### PROBLEM STATEMENT
Reproduce the data below word for word, from the first line to the last.

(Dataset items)
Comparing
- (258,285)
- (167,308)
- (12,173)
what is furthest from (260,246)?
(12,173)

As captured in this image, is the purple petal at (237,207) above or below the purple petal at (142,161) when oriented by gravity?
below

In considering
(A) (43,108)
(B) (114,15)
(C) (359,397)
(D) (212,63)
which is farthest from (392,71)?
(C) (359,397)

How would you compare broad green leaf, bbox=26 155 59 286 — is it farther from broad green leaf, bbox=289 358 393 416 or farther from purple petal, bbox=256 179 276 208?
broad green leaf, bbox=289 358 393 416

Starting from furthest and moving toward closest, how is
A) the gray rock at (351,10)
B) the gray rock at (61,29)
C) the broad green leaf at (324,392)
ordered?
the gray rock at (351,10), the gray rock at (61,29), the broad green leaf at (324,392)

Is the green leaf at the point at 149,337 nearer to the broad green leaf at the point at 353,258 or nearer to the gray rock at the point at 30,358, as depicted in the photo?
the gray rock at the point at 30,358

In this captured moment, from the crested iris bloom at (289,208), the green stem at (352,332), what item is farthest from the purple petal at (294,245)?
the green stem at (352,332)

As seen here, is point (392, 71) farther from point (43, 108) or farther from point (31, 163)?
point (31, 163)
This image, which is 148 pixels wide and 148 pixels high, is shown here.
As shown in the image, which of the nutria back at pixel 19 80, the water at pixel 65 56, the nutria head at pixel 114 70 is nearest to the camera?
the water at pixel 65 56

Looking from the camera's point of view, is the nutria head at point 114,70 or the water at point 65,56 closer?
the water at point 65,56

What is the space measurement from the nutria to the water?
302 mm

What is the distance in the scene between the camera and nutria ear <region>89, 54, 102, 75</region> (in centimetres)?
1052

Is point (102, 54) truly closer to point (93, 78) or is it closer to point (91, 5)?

### EXERCISE RESPONSE
Comparing
- (258,285)
- (167,308)
- (12,173)
what is furthest from (260,246)?
(12,173)

As captured in this image, is the purple petal at (237,207) above or below the purple petal at (142,161) when oriented by gravity?
below

In considering
(A) (43,108)
(B) (114,15)
(C) (359,397)
(D) (212,63)
which is farthest from (392,71)?
(C) (359,397)

How would you compare broad green leaf, bbox=26 155 59 286 — is it farther from broad green leaf, bbox=289 358 393 416 or farther from purple petal, bbox=256 179 276 208?
broad green leaf, bbox=289 358 393 416

Starting from furthest and moving toward closest, how is
A) the gray rock at (351,10)
B) the gray rock at (61,29)
C) the broad green leaf at (324,392)
ordered?
the gray rock at (351,10), the gray rock at (61,29), the broad green leaf at (324,392)

Is the green leaf at the point at 149,337 nearer to the broad green leaf at the point at 353,258 or nearer to the gray rock at the point at 30,358, as depicted in the photo?
the gray rock at the point at 30,358

In this captured moment, from the crested iris bloom at (289,208), the green stem at (352,332), what item is farthest from the purple petal at (294,245)?
the green stem at (352,332)

As seen here, is point (392, 71) farther from point (43, 108) or farther from point (31, 163)?
point (31, 163)
This image, which is 148 pixels wide and 148 pixels high, is shown here.
As shown in the image, which of the nutria back at pixel 19 80, the water at pixel 65 56, the nutria head at pixel 114 70 is nearest to the camera?
the water at pixel 65 56

Looking from the camera's point of view, is the nutria head at point 114,70 or the water at point 65,56 closer?
the water at point 65,56

What is the space measurement from the nutria to the water?
302 mm

What is the distance in the scene between the camera and nutria ear <region>89, 54, 102, 75</region> (in centimetres)?
1052

Is point (102, 54) truly closer to point (93, 78) or is it closer to point (91, 5)?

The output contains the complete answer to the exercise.